## Assigned task A
Name every feature listed in the left-hand column of the table that opens the Anki agent excerpt.
## Assigned task B
Reproduce the Anki agent excerpt word for word, starting with "From there, the" and going on through "return json.dumps(stats)".

Lifecycle hooks	sync on session start/end, deck backup before writes, audit log after scheduling changes, tool-error recovery
Safety policies	practice mode blocks `rate_card` so cram sessions cannot change real scheduling
Streaming	the deck builder prints progress while the agent researches and creates cards
Triggers	watch mode reacts to `.py` file changes and asks the agent to card important changes
Built-in read-only tools	codebase mode lets the agent inspect a repo without editing it

That list is the reason this worked better as an SDK project than as one giant prompt around a model call.

Now, the first useful step: give the agent hands.

Giving the Agent Hands: Anki as Python Tools

Anki already has an HTTP API through the AnkiConnect add-on. The entire bridge is basically one POST to localhost:

def invoke(action: str, **params):
    response = requests.post(
        "http://localhost:8765",
        json={"action": action, "version": 6, "params": params},
        timeout=30,
    )
    response.raise_for_status()
    payload = response.json()
    if payload["error"]:
        raise RuntimeError(payload["error"])
    return payload["result"]

From there, the agent tools are just normal Python functions.

A simplified version:

def list_decks() -> str:
    """List all Anki decks with their due counts."""
    decks = invoke("deckNames")
    stats = invoke("getDeckStats", decks=decks)
    return json.dumps(stats)


def get_due_cards(deck: str = "", limit: int = 5) -> str:
    """Return due cards without revealing the answer side."""

## Data provided
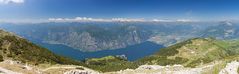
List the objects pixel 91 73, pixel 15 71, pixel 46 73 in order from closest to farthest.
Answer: pixel 15 71
pixel 46 73
pixel 91 73

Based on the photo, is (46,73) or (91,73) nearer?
(46,73)

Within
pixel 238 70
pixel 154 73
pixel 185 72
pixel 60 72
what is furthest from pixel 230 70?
pixel 60 72

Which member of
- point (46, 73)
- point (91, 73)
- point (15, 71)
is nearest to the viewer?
point (15, 71)

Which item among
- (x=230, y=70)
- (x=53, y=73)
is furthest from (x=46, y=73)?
(x=230, y=70)

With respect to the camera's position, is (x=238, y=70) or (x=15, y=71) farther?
(x=238, y=70)

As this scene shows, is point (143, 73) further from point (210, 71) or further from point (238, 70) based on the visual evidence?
point (238, 70)

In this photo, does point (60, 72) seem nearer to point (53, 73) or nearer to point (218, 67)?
point (53, 73)

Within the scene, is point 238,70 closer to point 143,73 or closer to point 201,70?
point 201,70
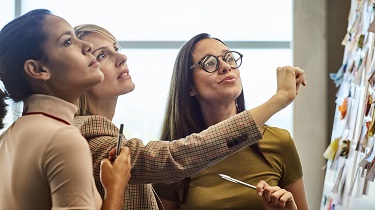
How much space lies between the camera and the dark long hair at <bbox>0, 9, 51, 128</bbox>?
1.14m

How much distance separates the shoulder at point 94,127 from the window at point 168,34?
254 cm

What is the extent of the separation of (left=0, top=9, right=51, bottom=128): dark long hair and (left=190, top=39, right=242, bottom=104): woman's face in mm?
749

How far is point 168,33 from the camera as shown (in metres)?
3.93

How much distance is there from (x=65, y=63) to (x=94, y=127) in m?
0.22

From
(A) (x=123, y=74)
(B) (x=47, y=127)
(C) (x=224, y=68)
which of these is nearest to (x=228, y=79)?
(C) (x=224, y=68)

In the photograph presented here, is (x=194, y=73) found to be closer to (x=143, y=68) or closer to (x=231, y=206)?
(x=231, y=206)

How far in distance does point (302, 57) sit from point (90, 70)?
2.66 m

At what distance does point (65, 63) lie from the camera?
1159 millimetres

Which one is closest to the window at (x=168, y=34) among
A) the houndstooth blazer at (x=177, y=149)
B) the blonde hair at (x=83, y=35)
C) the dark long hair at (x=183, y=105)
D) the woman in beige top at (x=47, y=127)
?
the dark long hair at (x=183, y=105)

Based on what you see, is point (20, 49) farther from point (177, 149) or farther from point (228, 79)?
point (228, 79)

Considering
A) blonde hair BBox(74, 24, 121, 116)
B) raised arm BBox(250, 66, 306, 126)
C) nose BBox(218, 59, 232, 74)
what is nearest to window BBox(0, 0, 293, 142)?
nose BBox(218, 59, 232, 74)

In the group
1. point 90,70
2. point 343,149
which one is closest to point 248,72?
point 343,149

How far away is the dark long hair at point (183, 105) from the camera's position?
6.20 ft

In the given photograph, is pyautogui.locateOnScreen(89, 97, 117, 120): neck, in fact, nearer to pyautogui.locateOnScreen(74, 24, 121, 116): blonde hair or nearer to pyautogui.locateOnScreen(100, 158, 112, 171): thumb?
pyautogui.locateOnScreen(74, 24, 121, 116): blonde hair
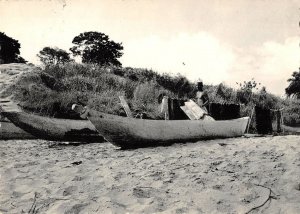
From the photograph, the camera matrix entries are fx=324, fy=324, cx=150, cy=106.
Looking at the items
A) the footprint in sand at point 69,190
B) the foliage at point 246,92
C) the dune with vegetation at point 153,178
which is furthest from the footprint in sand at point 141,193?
the foliage at point 246,92

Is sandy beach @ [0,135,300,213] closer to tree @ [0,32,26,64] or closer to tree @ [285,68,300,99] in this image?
tree @ [0,32,26,64]

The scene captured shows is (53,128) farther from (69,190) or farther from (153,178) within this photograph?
(153,178)

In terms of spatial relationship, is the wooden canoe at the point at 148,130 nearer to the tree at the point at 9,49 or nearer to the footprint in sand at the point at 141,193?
the footprint in sand at the point at 141,193

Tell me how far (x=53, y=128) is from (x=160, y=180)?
13.6 feet

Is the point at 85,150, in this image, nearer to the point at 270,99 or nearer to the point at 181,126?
the point at 181,126

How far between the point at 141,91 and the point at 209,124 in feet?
24.4

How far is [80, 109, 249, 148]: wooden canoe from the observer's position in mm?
5555

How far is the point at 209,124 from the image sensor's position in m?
6.79

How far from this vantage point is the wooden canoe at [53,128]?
6.89m

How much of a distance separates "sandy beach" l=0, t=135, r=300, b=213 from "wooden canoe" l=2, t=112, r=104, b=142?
1395mm

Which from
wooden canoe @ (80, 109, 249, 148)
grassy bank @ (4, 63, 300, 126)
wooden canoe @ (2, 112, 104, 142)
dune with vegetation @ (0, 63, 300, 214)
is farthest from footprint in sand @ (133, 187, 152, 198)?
grassy bank @ (4, 63, 300, 126)

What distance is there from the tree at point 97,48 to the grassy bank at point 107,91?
1066 centimetres

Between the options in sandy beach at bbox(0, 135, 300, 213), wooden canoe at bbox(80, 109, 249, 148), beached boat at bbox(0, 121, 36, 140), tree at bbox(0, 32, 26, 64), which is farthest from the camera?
tree at bbox(0, 32, 26, 64)

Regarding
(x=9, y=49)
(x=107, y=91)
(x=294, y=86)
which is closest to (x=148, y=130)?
(x=107, y=91)
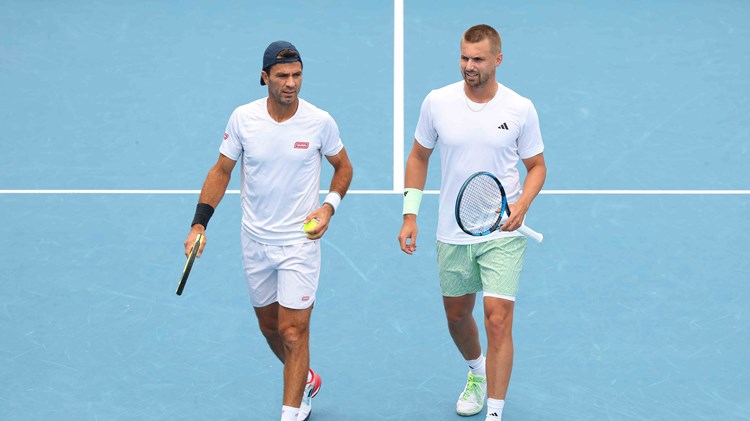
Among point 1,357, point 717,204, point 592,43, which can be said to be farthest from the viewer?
point 592,43

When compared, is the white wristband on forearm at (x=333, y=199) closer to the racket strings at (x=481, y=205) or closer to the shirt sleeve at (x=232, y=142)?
the shirt sleeve at (x=232, y=142)

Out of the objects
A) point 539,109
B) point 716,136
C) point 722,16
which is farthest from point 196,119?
point 722,16

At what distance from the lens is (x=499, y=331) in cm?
669

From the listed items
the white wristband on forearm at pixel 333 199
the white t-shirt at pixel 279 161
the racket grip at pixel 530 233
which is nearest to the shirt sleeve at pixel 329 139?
the white t-shirt at pixel 279 161

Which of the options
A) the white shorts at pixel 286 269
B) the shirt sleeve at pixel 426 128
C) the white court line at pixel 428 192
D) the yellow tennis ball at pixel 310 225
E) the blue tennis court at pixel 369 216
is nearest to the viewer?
the yellow tennis ball at pixel 310 225

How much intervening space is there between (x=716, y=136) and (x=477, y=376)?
4266mm

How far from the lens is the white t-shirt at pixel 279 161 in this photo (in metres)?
6.76

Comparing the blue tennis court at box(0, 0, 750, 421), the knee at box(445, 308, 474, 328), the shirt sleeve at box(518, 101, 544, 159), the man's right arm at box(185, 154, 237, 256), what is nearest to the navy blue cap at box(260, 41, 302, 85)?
the man's right arm at box(185, 154, 237, 256)

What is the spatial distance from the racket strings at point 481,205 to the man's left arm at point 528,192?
0.07 meters

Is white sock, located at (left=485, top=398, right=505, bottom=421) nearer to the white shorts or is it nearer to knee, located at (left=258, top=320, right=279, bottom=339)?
the white shorts

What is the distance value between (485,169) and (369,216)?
116 inches

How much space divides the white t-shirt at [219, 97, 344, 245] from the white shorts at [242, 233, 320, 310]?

## Task response A
Lifecycle hooks
Safety policies
Streaming
Triggers
Built-in read-only tools

## Task response B
From there, the agent tools are just normal Python functions.

A simplified version:

def list_decks() -> str:
    """List all Anki decks with their due counts."""
    decks = invoke("deckNames")
    stats = invoke("getDeckStats", decks=decks)
    return json.dumps(stats)